A common right-wing rejoinder to the leftist claim that the rich don’t pay their fair share of taxes is that “The top 1% of earners in this country pay 34% of all taxes.” I’ve heard Rush pull this one out on a liberal caller, and I recently saw a TV show purporting to uncover “10 Popular Myths” use the same stat to convince people that the wealthy pay too much tax.
But doesn’t the statistic make a logic error by comparing the size of a group in population terms (1%) with the proportion of taxes they pay? Shouldn’t we instead compare the size of the group’s wealth with the proportion of their taxes?

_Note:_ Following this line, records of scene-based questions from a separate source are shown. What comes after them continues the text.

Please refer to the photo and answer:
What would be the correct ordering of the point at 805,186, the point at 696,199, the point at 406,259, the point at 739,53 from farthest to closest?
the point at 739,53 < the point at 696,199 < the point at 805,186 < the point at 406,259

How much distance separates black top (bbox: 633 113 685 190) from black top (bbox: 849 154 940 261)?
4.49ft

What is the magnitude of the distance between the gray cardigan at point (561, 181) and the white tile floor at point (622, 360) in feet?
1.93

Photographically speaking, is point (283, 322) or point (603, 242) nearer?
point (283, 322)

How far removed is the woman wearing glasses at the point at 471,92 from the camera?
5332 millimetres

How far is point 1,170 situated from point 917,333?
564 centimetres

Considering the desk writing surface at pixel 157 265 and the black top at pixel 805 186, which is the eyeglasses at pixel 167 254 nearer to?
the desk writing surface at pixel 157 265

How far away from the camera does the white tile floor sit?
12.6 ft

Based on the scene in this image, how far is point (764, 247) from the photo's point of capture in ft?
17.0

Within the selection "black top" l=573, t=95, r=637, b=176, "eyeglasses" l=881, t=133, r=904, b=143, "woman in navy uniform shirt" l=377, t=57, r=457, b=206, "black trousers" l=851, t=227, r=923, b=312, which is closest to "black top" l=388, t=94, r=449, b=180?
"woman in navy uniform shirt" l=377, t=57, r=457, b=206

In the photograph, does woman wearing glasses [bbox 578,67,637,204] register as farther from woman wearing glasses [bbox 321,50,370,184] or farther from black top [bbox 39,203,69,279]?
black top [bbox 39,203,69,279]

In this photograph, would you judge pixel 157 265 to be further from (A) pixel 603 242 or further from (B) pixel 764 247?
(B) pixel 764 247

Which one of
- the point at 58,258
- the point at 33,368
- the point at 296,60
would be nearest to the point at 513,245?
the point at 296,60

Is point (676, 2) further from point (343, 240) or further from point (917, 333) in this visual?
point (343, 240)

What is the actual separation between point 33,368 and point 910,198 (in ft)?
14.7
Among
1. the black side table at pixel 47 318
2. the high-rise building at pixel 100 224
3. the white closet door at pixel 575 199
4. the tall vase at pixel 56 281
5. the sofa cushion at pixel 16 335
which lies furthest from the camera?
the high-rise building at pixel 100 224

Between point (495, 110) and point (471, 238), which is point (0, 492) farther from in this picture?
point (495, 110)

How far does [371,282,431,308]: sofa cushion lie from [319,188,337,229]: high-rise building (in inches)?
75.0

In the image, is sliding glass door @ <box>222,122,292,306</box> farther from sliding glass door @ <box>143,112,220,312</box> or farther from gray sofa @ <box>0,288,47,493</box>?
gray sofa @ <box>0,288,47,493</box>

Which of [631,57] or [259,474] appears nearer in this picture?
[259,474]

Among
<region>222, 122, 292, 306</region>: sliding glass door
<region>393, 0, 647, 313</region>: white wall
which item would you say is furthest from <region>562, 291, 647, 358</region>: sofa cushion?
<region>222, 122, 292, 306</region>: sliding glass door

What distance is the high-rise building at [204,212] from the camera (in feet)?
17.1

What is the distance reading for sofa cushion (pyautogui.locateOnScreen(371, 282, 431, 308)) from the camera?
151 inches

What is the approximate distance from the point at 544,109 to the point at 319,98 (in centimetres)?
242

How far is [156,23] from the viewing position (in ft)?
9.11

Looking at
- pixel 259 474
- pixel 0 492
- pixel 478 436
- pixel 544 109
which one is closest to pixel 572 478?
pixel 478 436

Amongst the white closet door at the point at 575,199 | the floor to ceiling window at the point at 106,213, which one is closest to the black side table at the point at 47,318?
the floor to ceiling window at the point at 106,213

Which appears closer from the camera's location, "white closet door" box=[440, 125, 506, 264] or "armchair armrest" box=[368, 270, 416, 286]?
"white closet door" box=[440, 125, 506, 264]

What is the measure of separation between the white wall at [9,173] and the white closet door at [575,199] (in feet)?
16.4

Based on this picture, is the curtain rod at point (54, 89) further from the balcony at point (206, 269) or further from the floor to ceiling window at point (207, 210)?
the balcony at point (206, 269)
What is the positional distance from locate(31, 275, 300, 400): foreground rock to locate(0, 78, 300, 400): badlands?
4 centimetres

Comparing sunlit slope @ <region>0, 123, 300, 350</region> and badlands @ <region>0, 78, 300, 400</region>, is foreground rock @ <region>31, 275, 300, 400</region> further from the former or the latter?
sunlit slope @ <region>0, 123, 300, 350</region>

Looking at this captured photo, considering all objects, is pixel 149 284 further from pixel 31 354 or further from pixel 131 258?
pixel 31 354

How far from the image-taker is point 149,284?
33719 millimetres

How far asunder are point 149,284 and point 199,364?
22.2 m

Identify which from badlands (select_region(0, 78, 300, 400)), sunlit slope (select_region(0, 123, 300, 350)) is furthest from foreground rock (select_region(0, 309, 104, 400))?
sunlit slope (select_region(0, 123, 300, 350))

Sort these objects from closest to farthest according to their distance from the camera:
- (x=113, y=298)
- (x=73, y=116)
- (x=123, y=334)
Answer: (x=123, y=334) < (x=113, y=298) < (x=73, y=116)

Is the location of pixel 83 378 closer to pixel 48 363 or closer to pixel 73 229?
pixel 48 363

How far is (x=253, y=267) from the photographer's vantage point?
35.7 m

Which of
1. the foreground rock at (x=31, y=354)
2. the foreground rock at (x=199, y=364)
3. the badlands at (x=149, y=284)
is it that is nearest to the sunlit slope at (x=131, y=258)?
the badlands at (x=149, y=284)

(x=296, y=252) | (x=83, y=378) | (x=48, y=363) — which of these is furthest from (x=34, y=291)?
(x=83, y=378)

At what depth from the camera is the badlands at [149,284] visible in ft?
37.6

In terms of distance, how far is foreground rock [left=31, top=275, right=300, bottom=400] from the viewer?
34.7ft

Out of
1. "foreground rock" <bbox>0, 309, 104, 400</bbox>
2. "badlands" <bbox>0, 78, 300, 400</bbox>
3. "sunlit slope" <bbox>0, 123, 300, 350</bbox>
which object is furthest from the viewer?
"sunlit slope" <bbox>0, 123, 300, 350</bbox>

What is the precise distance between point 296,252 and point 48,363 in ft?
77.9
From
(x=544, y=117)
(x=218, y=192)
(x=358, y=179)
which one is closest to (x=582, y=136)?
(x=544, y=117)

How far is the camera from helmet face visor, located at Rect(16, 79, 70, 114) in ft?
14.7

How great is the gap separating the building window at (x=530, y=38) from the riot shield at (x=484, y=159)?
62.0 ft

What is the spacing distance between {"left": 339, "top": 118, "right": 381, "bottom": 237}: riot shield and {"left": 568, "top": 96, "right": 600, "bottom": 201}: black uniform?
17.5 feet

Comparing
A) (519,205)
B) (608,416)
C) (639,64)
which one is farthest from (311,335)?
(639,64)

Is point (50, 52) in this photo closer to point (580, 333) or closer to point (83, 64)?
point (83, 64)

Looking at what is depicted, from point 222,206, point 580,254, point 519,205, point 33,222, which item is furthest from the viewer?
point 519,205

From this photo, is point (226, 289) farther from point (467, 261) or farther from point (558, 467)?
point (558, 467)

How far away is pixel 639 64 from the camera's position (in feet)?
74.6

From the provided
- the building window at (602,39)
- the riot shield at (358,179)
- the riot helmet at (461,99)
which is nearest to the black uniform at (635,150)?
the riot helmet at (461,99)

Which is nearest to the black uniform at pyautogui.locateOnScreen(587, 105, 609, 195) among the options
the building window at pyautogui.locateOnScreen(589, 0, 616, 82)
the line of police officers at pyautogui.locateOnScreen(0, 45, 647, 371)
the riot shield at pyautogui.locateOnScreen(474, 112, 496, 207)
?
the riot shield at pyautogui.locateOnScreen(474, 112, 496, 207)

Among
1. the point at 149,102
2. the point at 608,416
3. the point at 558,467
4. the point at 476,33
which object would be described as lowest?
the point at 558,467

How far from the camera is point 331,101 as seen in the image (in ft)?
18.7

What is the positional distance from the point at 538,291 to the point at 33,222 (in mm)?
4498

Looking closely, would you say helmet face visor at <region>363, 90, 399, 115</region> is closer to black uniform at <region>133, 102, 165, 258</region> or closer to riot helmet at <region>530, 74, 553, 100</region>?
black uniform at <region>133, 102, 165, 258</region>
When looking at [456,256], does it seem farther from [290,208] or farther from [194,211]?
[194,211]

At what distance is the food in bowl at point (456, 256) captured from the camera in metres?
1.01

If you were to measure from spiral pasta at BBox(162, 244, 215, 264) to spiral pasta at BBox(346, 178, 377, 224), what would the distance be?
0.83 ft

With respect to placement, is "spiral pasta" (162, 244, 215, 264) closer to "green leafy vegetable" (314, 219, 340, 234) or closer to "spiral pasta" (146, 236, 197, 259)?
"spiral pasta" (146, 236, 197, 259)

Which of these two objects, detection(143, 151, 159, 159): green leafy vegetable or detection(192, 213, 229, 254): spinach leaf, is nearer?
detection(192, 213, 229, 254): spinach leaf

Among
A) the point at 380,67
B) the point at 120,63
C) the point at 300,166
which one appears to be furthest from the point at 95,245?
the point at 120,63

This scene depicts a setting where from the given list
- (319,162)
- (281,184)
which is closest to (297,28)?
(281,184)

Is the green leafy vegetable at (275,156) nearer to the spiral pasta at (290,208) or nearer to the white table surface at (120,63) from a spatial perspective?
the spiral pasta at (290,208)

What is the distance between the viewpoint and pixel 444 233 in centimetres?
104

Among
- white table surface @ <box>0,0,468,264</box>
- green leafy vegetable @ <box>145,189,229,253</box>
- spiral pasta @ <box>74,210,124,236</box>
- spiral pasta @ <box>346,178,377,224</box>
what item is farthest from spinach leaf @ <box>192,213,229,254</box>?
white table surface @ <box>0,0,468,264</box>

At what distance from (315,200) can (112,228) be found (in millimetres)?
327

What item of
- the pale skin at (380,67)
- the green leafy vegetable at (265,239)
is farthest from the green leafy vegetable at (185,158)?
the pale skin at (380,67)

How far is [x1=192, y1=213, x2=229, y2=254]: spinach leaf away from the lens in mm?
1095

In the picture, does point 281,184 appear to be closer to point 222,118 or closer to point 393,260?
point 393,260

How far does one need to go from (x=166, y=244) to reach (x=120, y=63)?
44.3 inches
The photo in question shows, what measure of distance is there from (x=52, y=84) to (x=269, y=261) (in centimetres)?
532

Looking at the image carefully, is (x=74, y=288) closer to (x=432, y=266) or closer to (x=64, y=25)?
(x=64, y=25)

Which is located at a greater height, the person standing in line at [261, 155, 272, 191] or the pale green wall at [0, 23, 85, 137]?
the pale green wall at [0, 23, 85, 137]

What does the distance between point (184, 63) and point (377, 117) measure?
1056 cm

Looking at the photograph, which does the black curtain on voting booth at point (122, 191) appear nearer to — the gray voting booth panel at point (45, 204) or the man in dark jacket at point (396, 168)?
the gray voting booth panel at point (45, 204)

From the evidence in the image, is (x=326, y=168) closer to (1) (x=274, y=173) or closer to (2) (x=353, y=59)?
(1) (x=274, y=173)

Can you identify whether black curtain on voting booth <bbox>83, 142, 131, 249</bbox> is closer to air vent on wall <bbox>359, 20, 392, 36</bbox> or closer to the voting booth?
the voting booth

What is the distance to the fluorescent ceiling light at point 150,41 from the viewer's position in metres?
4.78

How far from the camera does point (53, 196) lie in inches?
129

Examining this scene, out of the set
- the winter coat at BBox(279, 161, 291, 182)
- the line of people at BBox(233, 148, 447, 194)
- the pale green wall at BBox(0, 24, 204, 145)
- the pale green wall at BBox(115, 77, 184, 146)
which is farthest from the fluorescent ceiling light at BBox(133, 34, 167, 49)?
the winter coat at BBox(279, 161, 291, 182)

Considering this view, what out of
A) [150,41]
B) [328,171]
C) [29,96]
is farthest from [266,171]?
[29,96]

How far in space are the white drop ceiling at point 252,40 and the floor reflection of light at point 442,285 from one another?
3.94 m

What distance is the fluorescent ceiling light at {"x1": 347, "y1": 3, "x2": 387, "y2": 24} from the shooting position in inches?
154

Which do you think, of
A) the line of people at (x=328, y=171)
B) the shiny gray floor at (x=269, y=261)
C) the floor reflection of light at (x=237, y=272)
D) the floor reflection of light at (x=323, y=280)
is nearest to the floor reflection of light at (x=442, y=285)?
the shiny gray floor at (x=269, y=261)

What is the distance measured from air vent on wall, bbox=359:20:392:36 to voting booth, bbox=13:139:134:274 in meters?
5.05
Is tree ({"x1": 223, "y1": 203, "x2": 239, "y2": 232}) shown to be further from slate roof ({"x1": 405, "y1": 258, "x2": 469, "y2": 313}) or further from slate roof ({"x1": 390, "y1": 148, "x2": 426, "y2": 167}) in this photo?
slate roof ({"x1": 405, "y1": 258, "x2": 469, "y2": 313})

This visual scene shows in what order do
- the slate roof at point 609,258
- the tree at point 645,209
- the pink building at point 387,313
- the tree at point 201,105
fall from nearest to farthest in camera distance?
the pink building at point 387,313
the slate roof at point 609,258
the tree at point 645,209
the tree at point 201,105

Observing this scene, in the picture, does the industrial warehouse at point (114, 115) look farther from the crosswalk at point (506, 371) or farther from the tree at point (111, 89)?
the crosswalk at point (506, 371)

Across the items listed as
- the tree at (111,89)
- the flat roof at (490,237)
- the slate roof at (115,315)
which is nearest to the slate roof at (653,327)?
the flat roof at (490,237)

According to taxfoundation.org, the top 25% of all earners earn 65% of the nation’s income. And the top 1%? They hold around 21% of all the wealth.
Of course, our system of terraced tax brackets does mean that wealthy people do pay more per dollar on their income taxes — they hold 21% of the wealth but pay 34% of the taxes. Whether they should pay more per dollar or not is a separate question — one that cuts to quick of any socialist vs. libertarian debate (and don’t forget that the wealthy also have access to any number of tax shelters that your average wage earner does not).
The point is that the statistic gets thrown around with an unspoken implication: That the top 1% should pay 1% of the taxes. If Rush and co. want to make this form of argument, they should be arguing that those controlling 21% of the wealth are paying 34% of the taxes. But that argument wouldn’t have nearly the same impact.
One also often hears the accompanying argument that the threshold for entry into the 1% club is not high — you “only” have to make around $300,000 to join the 1% club. While true, this stat ignores the fact that many of the top earners are actually wealthy beyond almost anyone’s dreams. “In 1999, 268 of the [top] 400 [earners] qualified as billionaires.”